Writing this, I feel proud and astonished — because that’s a lot. Also, having met this milestone and surpassing 2,500 individual coaching hours back in September, I feel excited and motivated. Now, I can start my process of applying to become a Master Certified Coach, an MCC coach, a credential that the ICF has only granted to 1,725 coaches globally, as of June 2022. (I know the numbers because I wrote to them and checked.)
What will I do with this exciting win and vantage point? A few things. Learn from the MCC credentialing process not only as a coach wanting to master her craft, but also as a journalist, podcaster, and memoirist. I know it’s hard — but how hard? I want to demystify this process for me and other professionals curious about coaching as a career, for leaders wanting to cultivate leadership presence, and for coaches wanting to take their skills and certifications all the way to the top.
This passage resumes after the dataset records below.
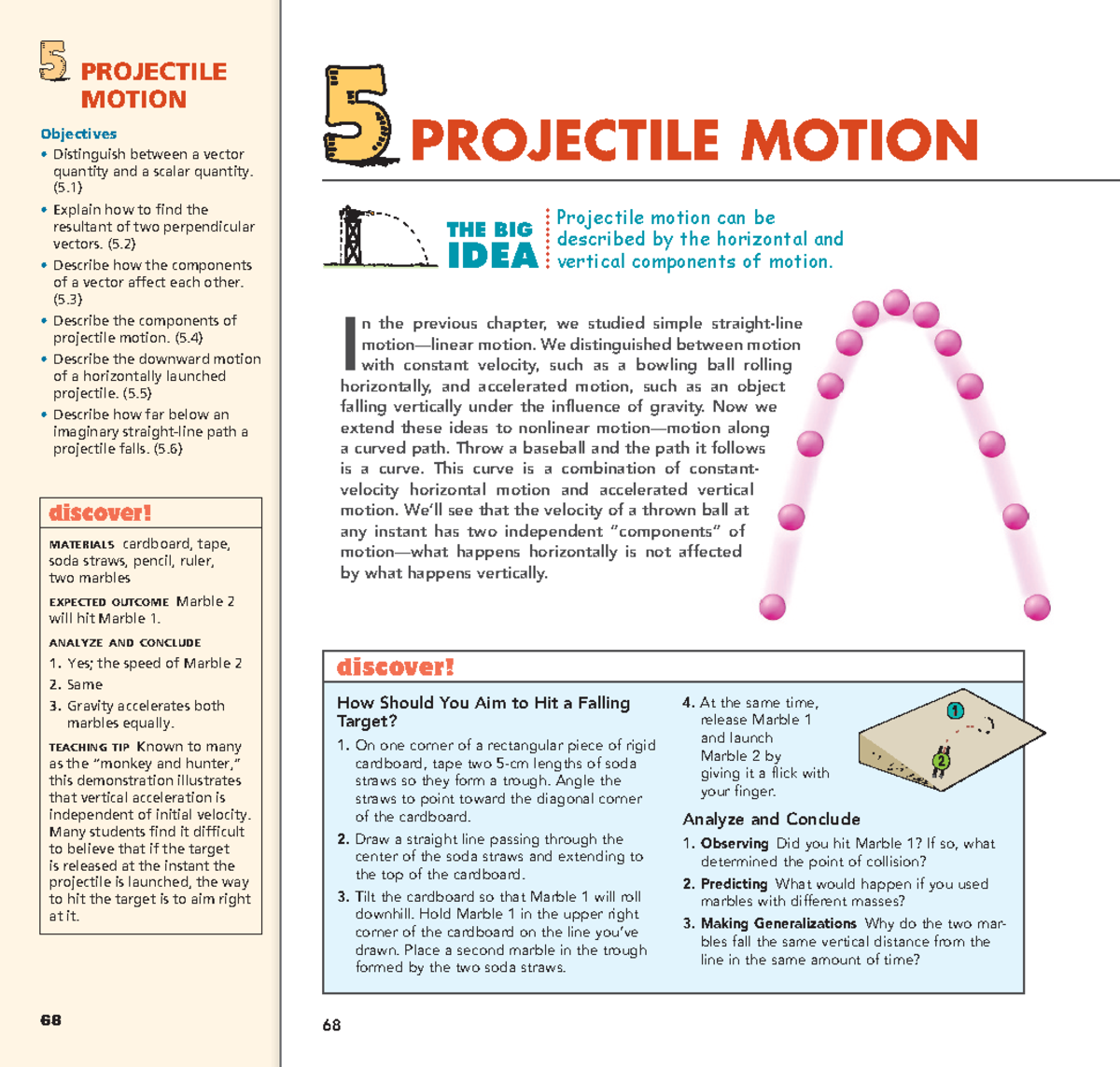 5 PROJECTILE MOTION

Objectives

• Distinguish between a vector quantity and a scalar quantity. (5.1)

• Explain how to find the resultant of two perpendicular vectors. (5.2)

• Describe how the components of a vector affect each other. (5.3)

• Describe the components of projectile motion. (5.4)

• Describe the downward motion of a horizontally launched projectile. (5.5)

• Describe how far below an imaginary straight-line path a projectile falls. (5.6)

discover!

MATERIALS cardboard, tape, soda straws, pencil, ruler, two marbles

EXPECTED OUTCOME Marble 2 will hit Marble 1.

ANALYZE AND CONCLUDE

1. Yes; the speed of Marble 2

2. Same

3. Gravity accelerates both marbles equally.

TEACHING TIP Known to many as the "monkey and hunter," this demonstration illustrates that vertical acceleration is independent of initial velocity. Many students find it difficult to believe that if the target is released at the instant the projectile is launched, the way to hit the target is to aim right at it.

68

5 PROJECTILE MOTION

THE BIG IDEA Projectile motion can be described by the horizontal and vertical components of motion.

In the previous chapter, we studied simple straight-line motion—linear motion. We distinguished between motion with constant velocity, such as a bowling ball rolling horizontally, and accelerated motion, such as an object falling vertically under the influence of gravity. Now we extend these ideas to nonlinear motion—motion along a curved path. Throw a baseball and the path it follows is a curve. This curve is a combination of constant-velocity horizontal motion and accelerated vertical motion. We'll see that the velocity of a thrown ball at any instant has two independent "components" of motion—what happens horizontally is not affected by what happens vertically.

discover!

How Should You Aim to Hit a Falling Target?

1. On one corner of a rectangular piece of rigid cardboard, tape two 5-cm lengths of soda straws so they form a trough. Angle the straws to point toward the diagonal corner of the cardboard.

2. Draw a straight line passing through the center of the soda straws and extending to the top of the cardboard.

3. Tilt the cardboard so that Marble 1 will roll downhill. Hold Marble 1 in the upper right corner of the cardboard on the line you've drawn. Place a second marble in the trough formed by the two soda straws.

4. At the same time, release Marble 1 and launch Marble 2 by giving it a flick with your finger.

1
2

Analyze and Conclude

1. Observing Did you hit Marble 1? If so, what determined the point of collision?

2. Predicting What would happen if you used marbles with different masses?

3. Making Generalizations Why do the two marbles fall the same vertical distance from the line in the same amount of time?

68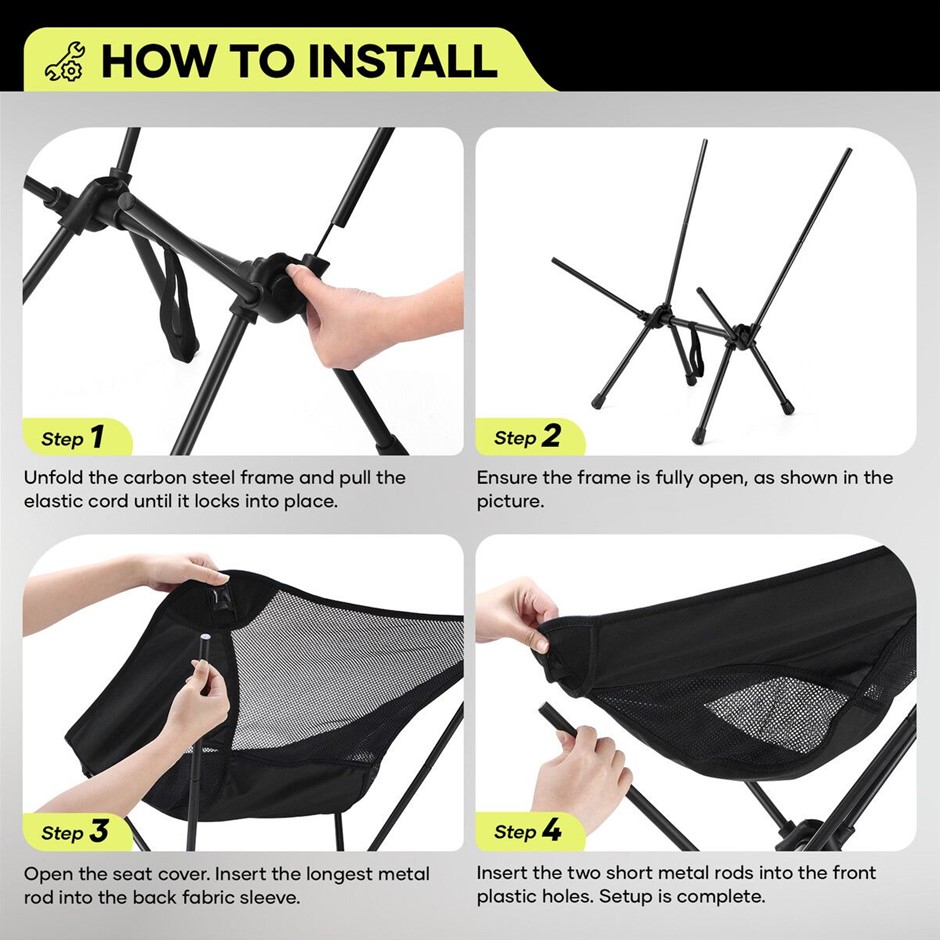 HOW TO INSTALL

Step 1

Unfold the carbon steel frame and pull the elastic cord until it locks into place.

Step 2

Ensure the frame is fully open, as shown in the picture.

Step 3

Open the seat cover. Insert the longest metal rod into the back fabric sleeve.

Step 4

Insert the two short metal rods into the front plastic holes. Setup is complete.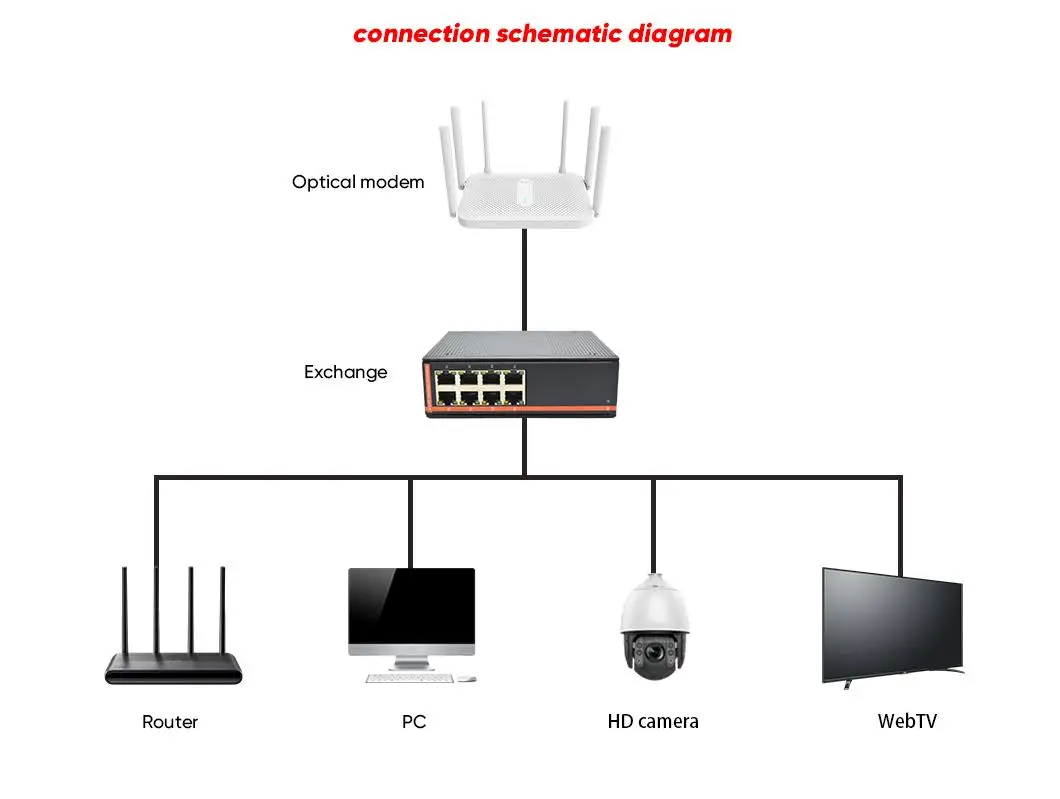 connection schematic diagram

Optical modem

Exchange

Router

PC

HD camera

WebTV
I plan to write a memoir (another memoir) on changing careers three years ago at age 49 into an unknown industry and now coaching mid-level managers and executives 40+ times a week. I also launch in January a new podcast chronicling my journey of applying to MCC. I’m trademarking its name currently; but I can say the theme ties to reinvention, coaching, and maintaining presence, which requires quietening our restless, anxious, and doubting mind. When we feel that presence, the joy and breakthroughs that result feel profound. Also, without feeling that presence, I doubt I’d have the stamina to coach. Presence (thinking less about us and more about others) energizes and uplifts.
Why the need for thought leadership alongside the MCC training and application process? Because mine is a tale of reinvention, entrepreneurship, and hopefully an uplifting saga. This story chronicles a New Zealand immigrant who came to the U.S. 26-years ago solo and on a one-way ticket. I arrived in San Francisco, Ca. from Tokyo, Japan where I had worked five years. (I brought with me only a backpack full of photo negatives, books, clothes, and my hopes and dreams.)
Through the happiness I’ve discovered from coaching and the love of my chosen family (my husband Colby, our sons, and my loving American friends) I have secured my American dream. That’s the story I want to tell in hopes that it may inspire clarity in others, too. Do you want to hear it? I hope so. (And if not, please do cheer me on, because that’s what Americans do best, in my humble view.)
Debbi Gardiner McCullough coaches and trains immigrant leaders to become more confident, concise, and mentally fit communicators. From Wisconsin, she owns and runs Hanging Rock Coaching and serves as a communication effectiveness fellow coach to leaders all over the globe with BetterUp.